Le dénigrement constitue une limite à la liberté d’expression qui est une liberté fondamentale, et implique en soi un droit à la critique qui doit être justifié par une volonté d’information.

Le dénigrement se distingue de la diffamation qui est régie par la loi du 29 juillet 1881 sur la liberté de la presse et relève donc d’un régime de responsabilité particulier.

Le dénigrement se définit comme une pratique qui consiste à jeter le discrédit sur un concurrent, en répandant à son propos, ou au sujet de ses produits et/ou services, des informations malveillantes dans le but de lui nuire (voir notamment – Tribunal de Commerce de Paris, 22 février 2013, n°2012076280).

Toutefois, la jurisprudence a posé le principe selon lequel il n’était pas nécessaire qu’il y ait un lien de concurrence pour que la qualification de dénigrement soit retenue (Cass. com., 20 novembre 2007, n°05-15.643).

Afin que le dénigrement soit fautif, il est nécessaire qu’il soit public (communication sur Internet, dans la presse etc…).

En effet, il a été jugé qu’en l’absence de diffusion au public il n’y avait pas dénigrement (Cour d’appel de Paris, 7 novembre 2012, n°11-05.382).

Toutefois, dès lors qu’un tel document est rendu accessible à un tiers, il y a dénigrement (Cass. com., 3 juillet 2001, n°98-18.352 – concernant de propos dénigrants tenus par le gérant d’une société retranscrit dans les annexes aux comptes annuels qui peuvent être consultés par toute personne en demandant copie).

Les attaques collectives peuvent également constituer un dénigrement.

La jurisprudence condamne ainsi certaines publicités dénigrantes qui, sans viser une entreprise déterminée, visent plusieurs sociétés ou groupes de sociétés.

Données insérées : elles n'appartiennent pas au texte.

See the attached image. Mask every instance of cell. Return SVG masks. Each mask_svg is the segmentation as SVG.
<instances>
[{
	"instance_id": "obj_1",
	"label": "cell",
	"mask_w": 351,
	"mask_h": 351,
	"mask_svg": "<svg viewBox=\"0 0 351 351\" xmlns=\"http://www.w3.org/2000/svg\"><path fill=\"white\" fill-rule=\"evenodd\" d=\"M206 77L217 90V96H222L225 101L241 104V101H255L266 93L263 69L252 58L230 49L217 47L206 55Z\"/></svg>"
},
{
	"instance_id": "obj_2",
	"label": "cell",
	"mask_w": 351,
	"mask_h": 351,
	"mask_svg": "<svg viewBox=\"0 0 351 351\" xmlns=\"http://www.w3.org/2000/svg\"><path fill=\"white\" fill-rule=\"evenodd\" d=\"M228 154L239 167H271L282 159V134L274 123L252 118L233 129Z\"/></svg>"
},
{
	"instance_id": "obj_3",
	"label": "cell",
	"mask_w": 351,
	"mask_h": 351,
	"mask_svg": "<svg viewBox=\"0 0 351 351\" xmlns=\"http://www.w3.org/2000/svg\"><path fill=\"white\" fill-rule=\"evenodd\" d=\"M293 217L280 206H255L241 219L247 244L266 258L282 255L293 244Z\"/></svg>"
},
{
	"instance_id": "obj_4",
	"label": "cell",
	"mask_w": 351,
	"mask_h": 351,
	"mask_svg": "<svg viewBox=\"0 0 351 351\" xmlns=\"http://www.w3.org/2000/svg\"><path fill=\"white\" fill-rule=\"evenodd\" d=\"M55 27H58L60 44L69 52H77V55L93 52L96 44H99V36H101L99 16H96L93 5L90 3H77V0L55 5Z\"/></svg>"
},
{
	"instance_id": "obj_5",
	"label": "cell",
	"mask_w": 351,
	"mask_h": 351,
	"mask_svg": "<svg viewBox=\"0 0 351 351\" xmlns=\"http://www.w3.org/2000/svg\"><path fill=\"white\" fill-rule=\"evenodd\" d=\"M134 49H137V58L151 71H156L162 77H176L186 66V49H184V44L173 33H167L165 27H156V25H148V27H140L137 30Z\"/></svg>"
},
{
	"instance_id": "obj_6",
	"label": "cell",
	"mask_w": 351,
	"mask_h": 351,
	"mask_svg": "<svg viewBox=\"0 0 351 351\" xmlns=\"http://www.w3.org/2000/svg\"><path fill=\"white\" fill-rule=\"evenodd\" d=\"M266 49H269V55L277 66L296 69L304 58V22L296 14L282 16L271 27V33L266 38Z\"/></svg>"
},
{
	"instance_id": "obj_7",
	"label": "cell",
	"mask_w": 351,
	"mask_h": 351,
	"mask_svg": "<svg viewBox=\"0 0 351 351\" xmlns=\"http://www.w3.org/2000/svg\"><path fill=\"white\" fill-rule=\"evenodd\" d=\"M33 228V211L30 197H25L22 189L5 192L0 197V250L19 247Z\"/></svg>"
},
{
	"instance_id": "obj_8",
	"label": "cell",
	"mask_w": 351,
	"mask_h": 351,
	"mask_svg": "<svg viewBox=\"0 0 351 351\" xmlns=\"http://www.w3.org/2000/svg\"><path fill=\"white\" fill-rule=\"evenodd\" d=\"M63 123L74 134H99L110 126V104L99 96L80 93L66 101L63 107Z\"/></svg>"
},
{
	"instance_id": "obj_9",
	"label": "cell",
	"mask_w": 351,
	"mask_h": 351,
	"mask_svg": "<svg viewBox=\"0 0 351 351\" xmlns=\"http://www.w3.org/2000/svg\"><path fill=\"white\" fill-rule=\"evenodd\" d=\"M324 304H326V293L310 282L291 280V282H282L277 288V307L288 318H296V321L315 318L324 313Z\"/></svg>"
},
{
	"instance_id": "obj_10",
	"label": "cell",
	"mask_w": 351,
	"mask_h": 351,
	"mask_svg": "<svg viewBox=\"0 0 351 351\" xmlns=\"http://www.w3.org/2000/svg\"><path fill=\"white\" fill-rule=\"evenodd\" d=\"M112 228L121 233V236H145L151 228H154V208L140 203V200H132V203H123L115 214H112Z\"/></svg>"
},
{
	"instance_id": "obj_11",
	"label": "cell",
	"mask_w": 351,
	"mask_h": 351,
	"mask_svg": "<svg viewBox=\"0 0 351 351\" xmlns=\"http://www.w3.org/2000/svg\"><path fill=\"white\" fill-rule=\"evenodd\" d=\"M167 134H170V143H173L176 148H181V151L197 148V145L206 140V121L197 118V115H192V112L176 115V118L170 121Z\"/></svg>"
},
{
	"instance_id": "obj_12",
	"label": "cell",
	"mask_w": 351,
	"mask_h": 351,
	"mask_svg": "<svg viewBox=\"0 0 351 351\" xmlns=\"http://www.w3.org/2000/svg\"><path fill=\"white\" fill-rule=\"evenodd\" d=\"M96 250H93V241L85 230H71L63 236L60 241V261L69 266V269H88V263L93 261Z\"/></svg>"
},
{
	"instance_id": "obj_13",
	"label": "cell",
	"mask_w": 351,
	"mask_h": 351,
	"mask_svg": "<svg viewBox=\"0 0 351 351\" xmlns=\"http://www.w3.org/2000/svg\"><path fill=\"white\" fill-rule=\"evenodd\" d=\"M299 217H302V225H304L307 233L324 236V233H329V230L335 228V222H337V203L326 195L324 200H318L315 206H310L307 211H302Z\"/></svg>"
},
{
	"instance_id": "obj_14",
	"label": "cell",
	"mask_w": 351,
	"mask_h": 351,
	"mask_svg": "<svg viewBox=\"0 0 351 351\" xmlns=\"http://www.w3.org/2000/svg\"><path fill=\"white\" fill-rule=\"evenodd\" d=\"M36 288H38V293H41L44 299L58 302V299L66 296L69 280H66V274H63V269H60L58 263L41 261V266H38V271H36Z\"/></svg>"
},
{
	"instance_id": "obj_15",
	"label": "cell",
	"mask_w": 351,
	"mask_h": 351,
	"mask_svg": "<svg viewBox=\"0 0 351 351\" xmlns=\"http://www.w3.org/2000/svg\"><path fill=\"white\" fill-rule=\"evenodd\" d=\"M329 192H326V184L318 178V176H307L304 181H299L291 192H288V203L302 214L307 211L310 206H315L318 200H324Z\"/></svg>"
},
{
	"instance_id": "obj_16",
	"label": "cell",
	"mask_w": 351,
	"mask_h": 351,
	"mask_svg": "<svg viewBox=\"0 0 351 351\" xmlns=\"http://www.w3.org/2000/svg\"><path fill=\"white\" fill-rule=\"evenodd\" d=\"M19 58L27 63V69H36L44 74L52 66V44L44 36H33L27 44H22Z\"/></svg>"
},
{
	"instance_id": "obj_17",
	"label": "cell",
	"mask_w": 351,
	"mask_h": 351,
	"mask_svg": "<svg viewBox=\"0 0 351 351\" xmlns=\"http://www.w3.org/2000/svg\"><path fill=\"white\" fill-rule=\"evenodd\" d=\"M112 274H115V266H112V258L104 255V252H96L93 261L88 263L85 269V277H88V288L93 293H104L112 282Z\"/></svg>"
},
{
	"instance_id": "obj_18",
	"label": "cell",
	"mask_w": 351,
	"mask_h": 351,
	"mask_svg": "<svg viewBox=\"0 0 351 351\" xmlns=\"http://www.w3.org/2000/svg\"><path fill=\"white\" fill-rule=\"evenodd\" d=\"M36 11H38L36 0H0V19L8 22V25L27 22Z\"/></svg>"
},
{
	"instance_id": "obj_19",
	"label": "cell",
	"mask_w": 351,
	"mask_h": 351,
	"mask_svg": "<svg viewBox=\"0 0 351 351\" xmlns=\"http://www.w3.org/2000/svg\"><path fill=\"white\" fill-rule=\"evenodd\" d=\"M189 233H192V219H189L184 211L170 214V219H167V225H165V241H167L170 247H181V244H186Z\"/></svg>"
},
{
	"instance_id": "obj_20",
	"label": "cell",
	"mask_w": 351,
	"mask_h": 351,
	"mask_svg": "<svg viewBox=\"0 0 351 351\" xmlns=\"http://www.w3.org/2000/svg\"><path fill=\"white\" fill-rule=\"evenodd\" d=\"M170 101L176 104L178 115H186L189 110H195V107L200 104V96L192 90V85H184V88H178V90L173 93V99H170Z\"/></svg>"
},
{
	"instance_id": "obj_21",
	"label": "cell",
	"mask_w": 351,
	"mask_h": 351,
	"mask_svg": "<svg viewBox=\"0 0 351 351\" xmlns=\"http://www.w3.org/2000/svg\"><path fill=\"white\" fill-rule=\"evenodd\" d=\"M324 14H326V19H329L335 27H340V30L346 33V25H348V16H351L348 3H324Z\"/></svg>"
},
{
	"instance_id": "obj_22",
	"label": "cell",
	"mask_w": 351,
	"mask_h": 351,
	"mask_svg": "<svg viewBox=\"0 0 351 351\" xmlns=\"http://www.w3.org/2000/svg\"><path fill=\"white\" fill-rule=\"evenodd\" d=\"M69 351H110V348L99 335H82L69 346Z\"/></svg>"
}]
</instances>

Le dénigrement est le plus souvent dirigé contre :

  • Les pratiques commerciales d’une entreprise (par exemple, blâmer l’entreprise sur la manière dont elle exerce son activité – ses procédés de vente, son SAV, etc…) ;
  • Le fabricant d’un produit;
  • Le produit en tant que tel (par exemple, sur les effets indésirables de son utilisation).

En l’absence de régime spécial particulier, le régime de responsabilité de droit commun de l’article 1240 du Code civil s’applique au dénigrement : il faut une faute, un dommage et un lien de causalité.

FAUTE : L’intention de nuire 

La faute sera caractérisée dès lors que les actes outrepassent le droit à la critique relevant de la liberté d’expression.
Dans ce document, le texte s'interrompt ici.